** start of MATERIAL FOR THE TASK **
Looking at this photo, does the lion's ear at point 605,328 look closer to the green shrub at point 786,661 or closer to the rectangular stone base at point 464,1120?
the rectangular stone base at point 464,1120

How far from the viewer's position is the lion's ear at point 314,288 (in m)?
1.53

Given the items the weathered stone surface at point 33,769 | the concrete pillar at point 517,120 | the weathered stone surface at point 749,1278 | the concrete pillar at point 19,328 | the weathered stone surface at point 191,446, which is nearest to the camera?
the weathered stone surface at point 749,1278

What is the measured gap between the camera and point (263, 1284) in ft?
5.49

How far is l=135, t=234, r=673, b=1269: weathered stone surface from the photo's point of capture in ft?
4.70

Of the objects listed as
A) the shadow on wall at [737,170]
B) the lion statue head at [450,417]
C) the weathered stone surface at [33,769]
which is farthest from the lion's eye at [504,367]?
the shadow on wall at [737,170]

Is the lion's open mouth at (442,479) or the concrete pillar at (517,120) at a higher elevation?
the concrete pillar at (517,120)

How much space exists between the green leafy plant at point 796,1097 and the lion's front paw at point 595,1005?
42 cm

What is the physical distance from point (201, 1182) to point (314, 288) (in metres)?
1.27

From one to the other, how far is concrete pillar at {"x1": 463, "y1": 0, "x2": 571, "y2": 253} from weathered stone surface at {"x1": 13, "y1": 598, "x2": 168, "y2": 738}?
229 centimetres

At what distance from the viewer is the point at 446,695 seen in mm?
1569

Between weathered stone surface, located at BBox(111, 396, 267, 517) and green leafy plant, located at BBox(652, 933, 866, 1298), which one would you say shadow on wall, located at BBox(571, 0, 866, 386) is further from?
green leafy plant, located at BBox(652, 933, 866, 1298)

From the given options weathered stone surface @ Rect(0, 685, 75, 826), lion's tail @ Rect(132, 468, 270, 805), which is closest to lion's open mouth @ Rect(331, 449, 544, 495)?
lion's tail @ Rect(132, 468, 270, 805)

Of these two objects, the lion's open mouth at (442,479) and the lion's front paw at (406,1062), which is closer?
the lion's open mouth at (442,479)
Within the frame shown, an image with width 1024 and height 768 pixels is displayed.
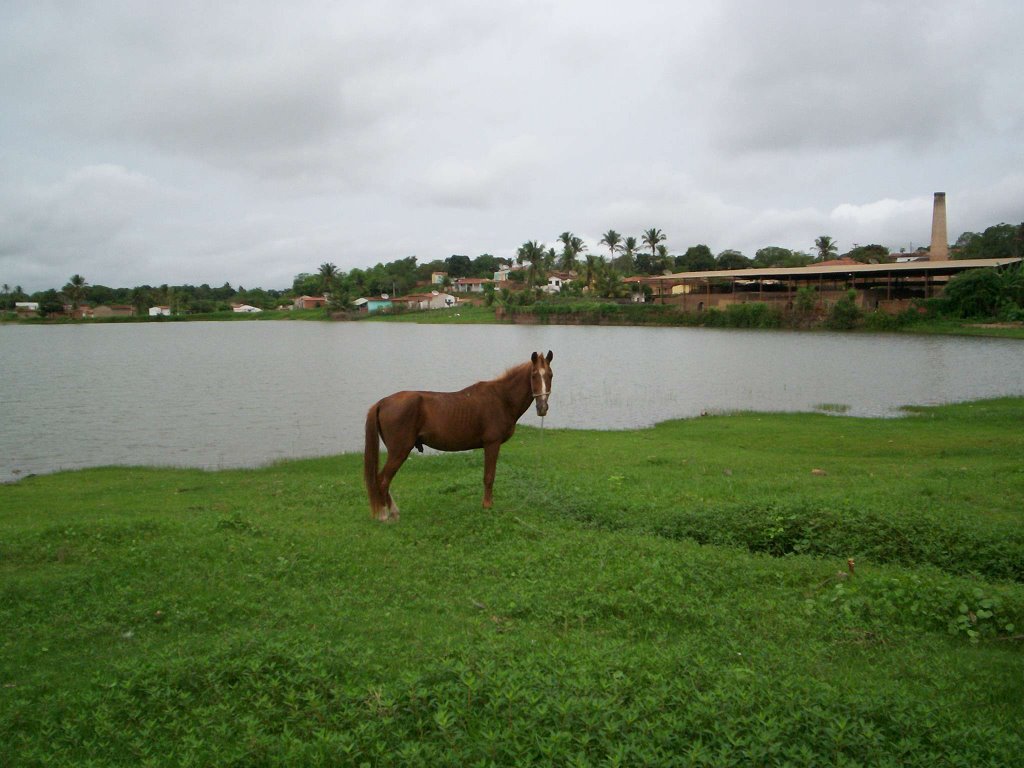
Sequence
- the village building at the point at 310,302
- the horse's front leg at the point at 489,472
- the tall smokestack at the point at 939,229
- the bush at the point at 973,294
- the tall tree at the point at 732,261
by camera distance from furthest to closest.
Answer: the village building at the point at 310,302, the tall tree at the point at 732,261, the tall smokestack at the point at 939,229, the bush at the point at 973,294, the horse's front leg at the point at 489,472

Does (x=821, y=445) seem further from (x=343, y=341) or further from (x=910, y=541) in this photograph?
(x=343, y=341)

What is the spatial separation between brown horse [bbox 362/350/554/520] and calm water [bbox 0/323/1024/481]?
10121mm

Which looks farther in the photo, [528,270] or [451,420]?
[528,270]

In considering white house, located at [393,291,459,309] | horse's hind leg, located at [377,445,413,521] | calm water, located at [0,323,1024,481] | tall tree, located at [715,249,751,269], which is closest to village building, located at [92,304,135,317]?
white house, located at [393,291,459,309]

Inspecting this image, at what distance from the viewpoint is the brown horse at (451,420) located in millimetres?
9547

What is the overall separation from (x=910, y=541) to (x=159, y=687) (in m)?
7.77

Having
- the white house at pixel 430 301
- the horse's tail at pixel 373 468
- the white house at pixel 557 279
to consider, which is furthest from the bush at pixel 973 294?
** end of MATERIAL FOR THE TASK **
§ TASK TO CARRY OUT
Can you lay out every line of the records above as a JSON list of strings, one string per line, with blank lines and pictures left out?

§ CORRECT ANSWER
[
  "Looking at this photo, does the lion's ear at point 605,328 look closer to the green shrub at point 786,661 or closer to the rectangular stone base at point 464,1120?",
  "the rectangular stone base at point 464,1120",
  "How far from the viewer's position is the lion's ear at point 314,288 (in m)?",
  "1.53",
  "Given the items the weathered stone surface at point 33,769 | the concrete pillar at point 517,120 | the weathered stone surface at point 749,1278 | the concrete pillar at point 19,328 | the weathered stone surface at point 191,446, which is nearest to the camera?",
  "the weathered stone surface at point 749,1278",
  "What is the measured gap between the camera and point (263, 1284) in ft?",
  "5.49",
  "How far is l=135, t=234, r=673, b=1269: weathered stone surface from the photo's point of capture in ft?",
  "4.70",
  "Of the objects listed as",
  "A) the shadow on wall at [737,170]",
  "B) the lion statue head at [450,417]",
  "C) the weathered stone surface at [33,769]",
  "which is farthest from the lion's eye at [504,367]?",
  "the shadow on wall at [737,170]",
  "Is the lion's open mouth at (442,479) or the concrete pillar at (517,120) at a higher elevation?",
  "the concrete pillar at (517,120)",
  "How much space exists between the green leafy plant at point 796,1097 and the lion's front paw at point 595,1005?",
  "42 cm",
  "What is the physical distance from point (201, 1182) to point (314, 288) (in metres)?",
  "1.27",
  "From one to the other, how far is concrete pillar at {\"x1\": 463, \"y1\": 0, \"x2\": 571, \"y2\": 253} from weathered stone surface at {\"x1\": 13, \"y1\": 598, \"x2\": 168, \"y2\": 738}?",
  "229 centimetres",
  "At what distance from the viewer is the point at 446,695 seen in mm?",
  "1569",
  "Between weathered stone surface, located at BBox(111, 396, 267, 517) and green leafy plant, located at BBox(652, 933, 866, 1298), which one would you say shadow on wall, located at BBox(571, 0, 866, 386) is further from?",
  "green leafy plant, located at BBox(652, 933, 866, 1298)",
  "From the given options weathered stone surface @ Rect(0, 685, 75, 826), lion's tail @ Rect(132, 468, 270, 805), which is closest to lion's open mouth @ Rect(331, 449, 544, 495)?",
  "lion's tail @ Rect(132, 468, 270, 805)",
  "Of these two objects, the lion's open mouth at (442,479) and the lion's front paw at (406,1062), which is closer?",
  "the lion's open mouth at (442,479)",
  "Within the frame shown, an image with width 1024 and height 768 pixels is displayed.",
  "Sequence",
  "- the village building at the point at 310,302",
  "- the horse's front leg at the point at 489,472",
  "- the tall smokestack at the point at 939,229",
  "- the bush at the point at 973,294",
  "- the tall tree at the point at 732,261",
  "by camera distance from furthest to closest.",
  "Answer: the village building at the point at 310,302, the tall tree at the point at 732,261, the tall smokestack at the point at 939,229, the bush at the point at 973,294, the horse's front leg at the point at 489,472",
  "Does (x=821, y=445) seem further from (x=343, y=341) or further from (x=910, y=541) in this photograph?",
  "(x=343, y=341)",
  "What is the spatial separation between brown horse [bbox 362/350/554/520] and calm water [bbox 0/323/1024/481]?",
  "10121mm",
  "Which looks farther in the photo, [528,270] or [451,420]?",
  "[528,270]",
  "In considering white house, located at [393,291,459,309] | horse's hind leg, located at [377,445,413,521] | calm water, located at [0,323,1024,481] | tall tree, located at [715,249,751,269], which is closest to village building, located at [92,304,135,317]?",
  "white house, located at [393,291,459,309]",
  "Inspecting this image, at what distance from the viewpoint is the brown horse at (451,420) located in millimetres?",
  "9547",
  "What is the overall separation from (x=910, y=541) to (x=159, y=687) (in m)?",
  "7.77",
  "Having",
  "- the white house at pixel 430 301",
  "- the horse's tail at pixel 373 468",
  "- the white house at pixel 557 279",
  "to consider, which is furthest from the bush at pixel 973 294?"
]